═══ Texte fourni
Les objectifs du dépistage et l’importance des preuves

Les exemples que nous avons déjà donnés montrent qu’avant de se lancer sans réfléchir dans un dépistage à grande échelle, il est utile de s’arrêter un moment pour prendre en compte les éléments clés des programmes de dépistage et pour nous rappeler leurs objectifs. Les personnes auxquelles on propose de subir un dépistage n’ont pas ou n’ont pas remarqué de symptômes ou de signes de la maladie dépistée, elles n’ont pas consulté de médecin concernant le trouble en question. L’objectif du dépistage chez des personnes ou des populations est de réduire le risque de décès ou de futurs problèmes de santé dus à une maladie particulière en proposant un test censé permettre d’identifier les personnes pour lesquelles un traitement pourrait être bénéfiquet. [1, 21] Le but du dépistage n’est pas simplement de diagnostiquer la maladie plus tôt, car cela peut n’être utile à personne et peut même entraîner des préjudices.
Les critères essentiels pour déterminer la valeur des tests de dépistage ont été exposés brièvement dans un rapport de l’Organisation mondiale de la Santé en 1968. [22] Ces critères ont encore été affinés pour traduire la manière dont les soins de santé sont dispensés aujourd’hui. Les personnes invitées à subir un dépistage ont besoin d’avoir suffisamment d’informations objectives concernant le test proposé, notamment les préjudices, les conséquences et les limites possibles, ainsi que les bénéfices potentiels, afin de pouvoir prendre une décision éclairée.
══════
Consignes
A - Recopiez mot pour mot le passage du texte sur le dépistage qui va de « Les critères essentiels » jusqu'à « une décision éclairée. ».
B - Reprenez le texte sur le dépistage et écrivez la suite à partir de sa dernière phrase.
═══ Entrées extraites
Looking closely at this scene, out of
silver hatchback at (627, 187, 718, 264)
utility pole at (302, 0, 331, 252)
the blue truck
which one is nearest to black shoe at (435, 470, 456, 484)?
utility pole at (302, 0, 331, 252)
══════
Réponses attendues
A -
Les critères essentiels pour déterminer la valeur des tests de dépistage ont été exposés brièvement dans un rapport de l’Organisation mondiale de la Santé en 1968. [22] Ces critères ont encore été affinés pour traduire la manière dont les soins de santé sont dispensés aujourd’hui. Les personnes invitées à subir un dépistage ont besoin d’avoir suffisamment d’informations objectives concernant le test proposé, notamment les préjudices, les conséquences et les limites possibles, ainsi que les bénéfices potentiels, afin de pouvoir prendre une décision éclairée.

B -
On peut principalement résumer les éléments essentiels en conseillant de ne pas subir de dépistage sauf si :

  • La maladie dépistée est importante en termes de santé publique, si, par exemple, elle est grave et/ou touche un grand nombre de personnes
  • Il existe un stade précoce reconnaissable de la maladie
  • Il existe un traitement efficace et acceptable contre cette maladie, de sorte que le dépistage pourrait en modifier le résultat
  • Il existe un test valable et fiable permettant de détecter la maladie et étant acceptable pour les personnes auxquelles on propose le dépistage
  • Le programme de dépistage est de bonne qualité et présente un bon rapport coût/efficacité dans les conditions dans lesquelles il est censé être proposé
  • Les informations fournies aux personnes sont impartiales, fondées sur des preuves solides et claires quant aux préjudices possibles (ex. surdiagnostic conduisant à un traitement excessif), ainsi qu’aux bénéfices potentiels
  • L’invitation au dépistage n’est pas coercitive, c’est-à-dire qu’elle indique que l’on peut raisonnablement la décliner
  • Il y a toutes les chances que les risques de préjudice physique ou psychologique pour les personnes auxquelles on propose le dépistage soient inférieurs à la probabilité de bénéfice
  • Il existe des établissements adéquats pour le diagnostic et le traitement des anomalies détectées par le dépistage

Ces critères renforcent le message que nous indiquions au début de ce chapitre : toute décision de lancement d’un programme de dépistage devrait être fondé sur des preuves de bonne qualité, non seulement concernant son efficacité, mais aussi quant à son risque de provoquer des préjudices.